Thursday, April 17, 2014

My Brother's Keeper

    Conflict is essential to a writer. I don't enjoy conflict in my everyday life, but if I didn't have problems and things that make me mad or challenge me, I wouldn't have much to write about. Writing gives me the ability to introduce a problem and then resolve it, or at least attempt to. Today, I was fully planning to write some cheerful, Easter related words and take a break from the heavy stuff, but then some events occurred and I changed my mind. There's something on my mind, and I'd like to talk about it.
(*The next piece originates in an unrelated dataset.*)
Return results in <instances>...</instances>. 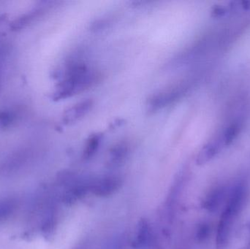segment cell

     I am living outside of a small town for the first time in my life, which is something I've always wanted to do. It has many advantages and I'm meeting many new people from different backgrounds. It's been a very positive experience overall, but there's something about it that really bugs me sometimes. Because people here haven't known me my whole life, they sometimes make broad judgments based on single facts that I have no control over. For instance I once mentioned in an "About Me" speech that I had to do that there are no stoplights in my hometown. I just added that fact in because I needed to take up time and I thought people would find it interesting. As soon as those words came out of my mouth, I could see everyone's expressions change. This fact was more shocking to people than I realized it would be. That wouldn't be a big deal, except that people continued to bring it up after class, and I could tell that some of them were speaking down to me at that point. It was as if they believed that just because I come from a small town, I am not intelligent. I would like to believe that the number of stoplights in my hometown is not what determines the level of my intelligence. I would like to think there's more to me than that.
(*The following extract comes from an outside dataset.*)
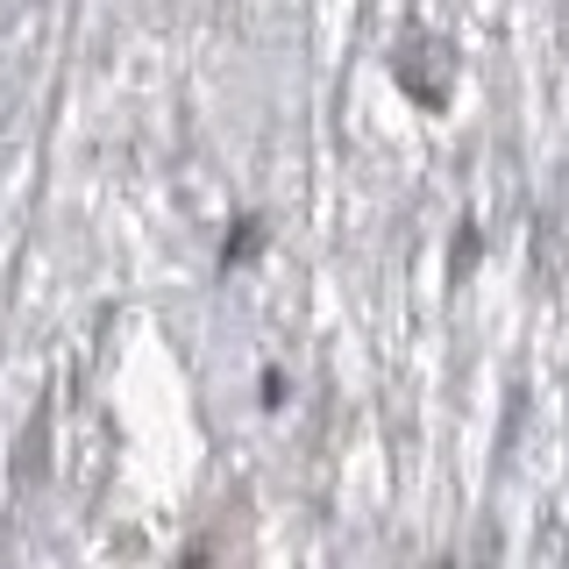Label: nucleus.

     This incident came and went, and I got over it pretty quickly and stopped thinking about it. And then something else happened that really set me off. Someone who had met my brother only once described him to someone else as an "average redneck". Now let me explain why this made me so mad.
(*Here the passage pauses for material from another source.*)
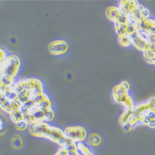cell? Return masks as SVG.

     I wouldn't have a problem with the term "redneck" being applied to my brother if it was in a positive, non-judgmental way. But the way that some people use this term, especially outside of Mathews, is very derogatory. When I asked this person to explain what they meant by describing my brother this way, they implied that rednecks are (and I'm paraphrasing the general idea) people from the country who like to hunt (which they see as killing innocent animals for fun), aren't all that smart, and tend to be racist.
     I may not talk to Seth much, and I may sometimes say things about him that aren't very nice, but as soon as someone else says something negative about him, that sibling loyalty instinct comes out and I want to get defensive. Yes, my brother enjoys hunting, and yes, I went through a phase of not liking that. But now I see it this way. He has become very educated on how and when to use a gun. I remember him going to all kinds of hunter safety stuff when he was younger. Although I still feel a little sad when I see a dead deer that he or my dad has killed, I realize now that hunting is a type of sport, and am glad that he knows how to be responsible with a gun, and to only use them for hunting and maybe (hopefully never) in a rare case of self defense. (I have also become less sympathetic towards the deer now that I can drive and they feel the need to run out in front of my car unannounced.)
     Yes, my brother hunts and likes to work on his truck and do outdoorsy stuff. He is also extremely intelligent. He's probably the most intelligent person I know. The amount of information in his head fascinates me. Surely someone studying Agribusiness Management at Virginia Tech can't be considered dumb. He is also not racist or hateful. Sure he might say things sometimes that aren't very nice, but who doesn't? He really is a very kind, caring person who I love very much.
     So when this comment was made about my brother, it got me thinking. Why do we as a society feel the need to slap a label on everyone? Why can't a person enjoy certain activities or come from a certain place without having their intelligence questioned? Maybe we should stop rushing to judge people by superficial things and take a minute to see who they really are on the inside.